• Provided text:
-- Opening Marker --

Joining a training run

This guide is for end-users who wish to participate in a training run, it assumes you have a predistributed run-manager binary. If you are looking for more in-depth documentation or how to run from source you can refer to the development documentation

Prerequisites

Before joining a run you need to make sure you meet a few requisites:

Linux Operating System

The Psyche client currently only runs on modern Linux distributions.

NVIDIA GPU and Drivers

Psyche requires an NVIDIA CUDA-capable GPU for model training. Your system must have NVIDIA drivers installed.

To check if you have NVIDIA drivers:

nvidia-smi

If this command doesn't work or shows an error, you need to install NVIDIA drivers. Follow NVIDIA's installation guide for your Linux distribution.

Docker

The Psyche client runs inside a Docker container. You need Docker Engine installed on your system.

To check if Docker is installed:

docker --version

If Docker isn't installed, follow the Docker Engine installation guide for your Linux distribution.

NVIDIA Container Toolkit

The NVIDIA Container Toolkit is required to enable GPU access inside Docker containers, which Psyche uses for model training.

To install the NVIDIA Container Toolkit, follow the NVIDIA Container Toolkit installation guide for your Linux distribution.

Solana Wallet/Keypair

You need a Solana keypair (wallet) to participate in training. This keypair identifies your client on the blockchain.

If you need to create a new keypair, you can use the Solana CLI, specifying where you want to create it

solana-keygen new --outfile <path/to/keypair/file.json>

Quick Start

The recommended way to run a Psyche client is through the run-manager, which should have been distributed to you. The run manager will handle downloading the correct Docker image, starting your client, and keeping it updated automatically. Before running it, you should create an environment file with some needed variables.

The .env file should have at least this defined:

WALLET_PATH=/path/to/your/keypair.json

# Required: Solana RPC Endpoints
RPC=https://your-primary-rpc-provider.com
WS_RPC=wss://your-primary-rpc-provider.com

# Required: Which run id to join
RUN_ID=your_run_id_here

# Recommended: Fallback RPC Endpoints (for reliability)
RPC_2=https://your-backup-rpc-provider.com
WS_RPC_2=wss://your-backup-rpc-provider.com

Then, you can start training through the run manager running:

./run-manager --env-file /path/to/your/.env

After the initial setup, you'll see the Psyche client logs streaming in real-time. These logs show training progress, network status, and other important information.

To stop the client, press Ctrl+C in the terminal.

-- Closing Marker --

• Provided material:
-- Opening Marker --

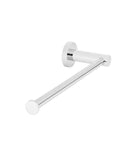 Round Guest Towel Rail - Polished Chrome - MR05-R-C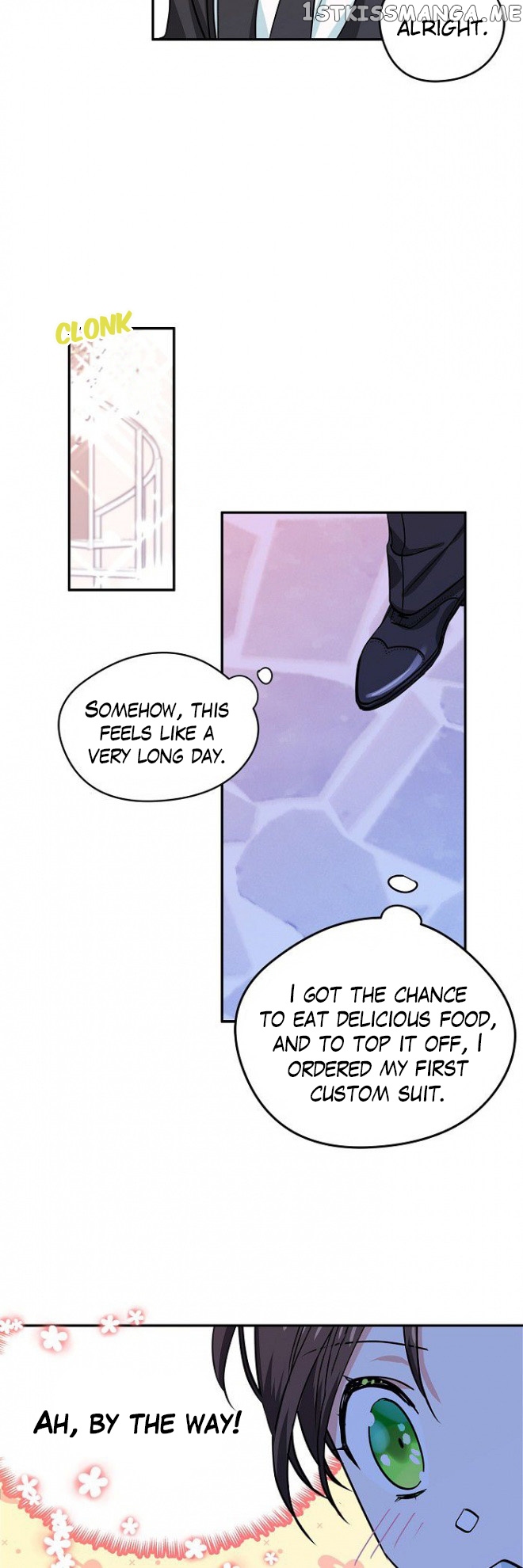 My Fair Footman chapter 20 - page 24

-- Closing Marker --
-- Opening Marker --

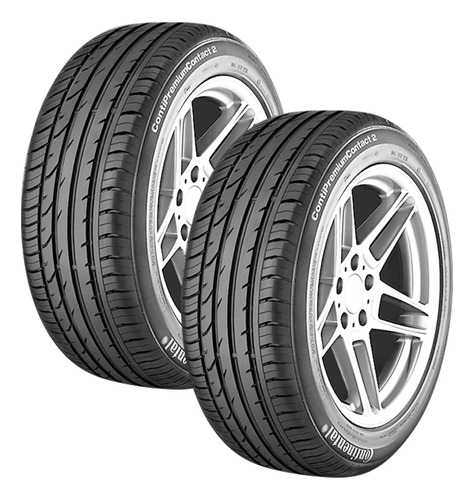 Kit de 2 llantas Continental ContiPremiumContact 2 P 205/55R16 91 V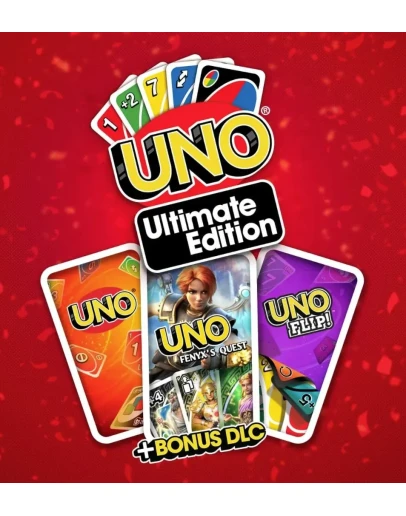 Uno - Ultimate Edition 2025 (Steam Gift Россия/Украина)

-- Closing Marker --
-- Opening Marker --

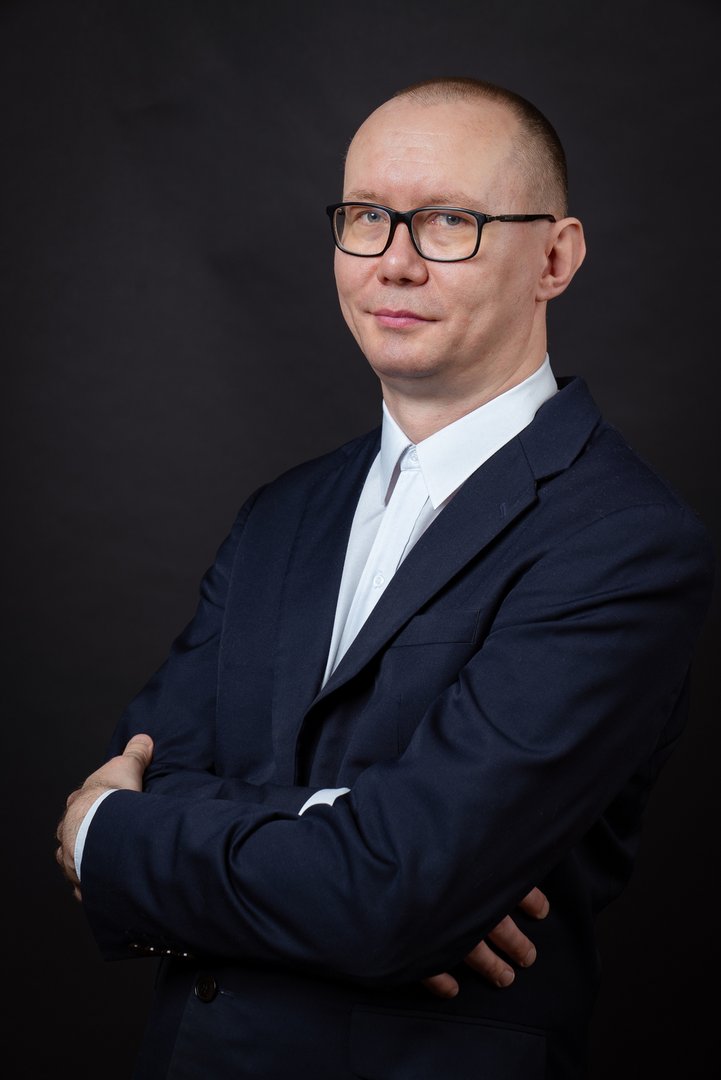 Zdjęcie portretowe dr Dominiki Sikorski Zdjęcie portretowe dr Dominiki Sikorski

-- Closing Marker --

• Task objective: Reproduce the training-run guide beginning at the words "If this command" and stopping after "Engine installation guide for your Linux distribution.", changing "Docker Engine" to "Docker Desktop" throughout. Work only from the training-run guide.

• Answer to the problem:
If this command doesn't work or shows an error, you need to install NVIDIA drivers. Follow NVIDIA's installation guide for your Linux distribution.

Docker

The Psyche client runs inside a Docker container. You need Docker Desktop installed on your system.

To check if Docker is installed:

docker --version

If Docker isn't installed, follow the Docker Desktop installation guide for your Linux distribution.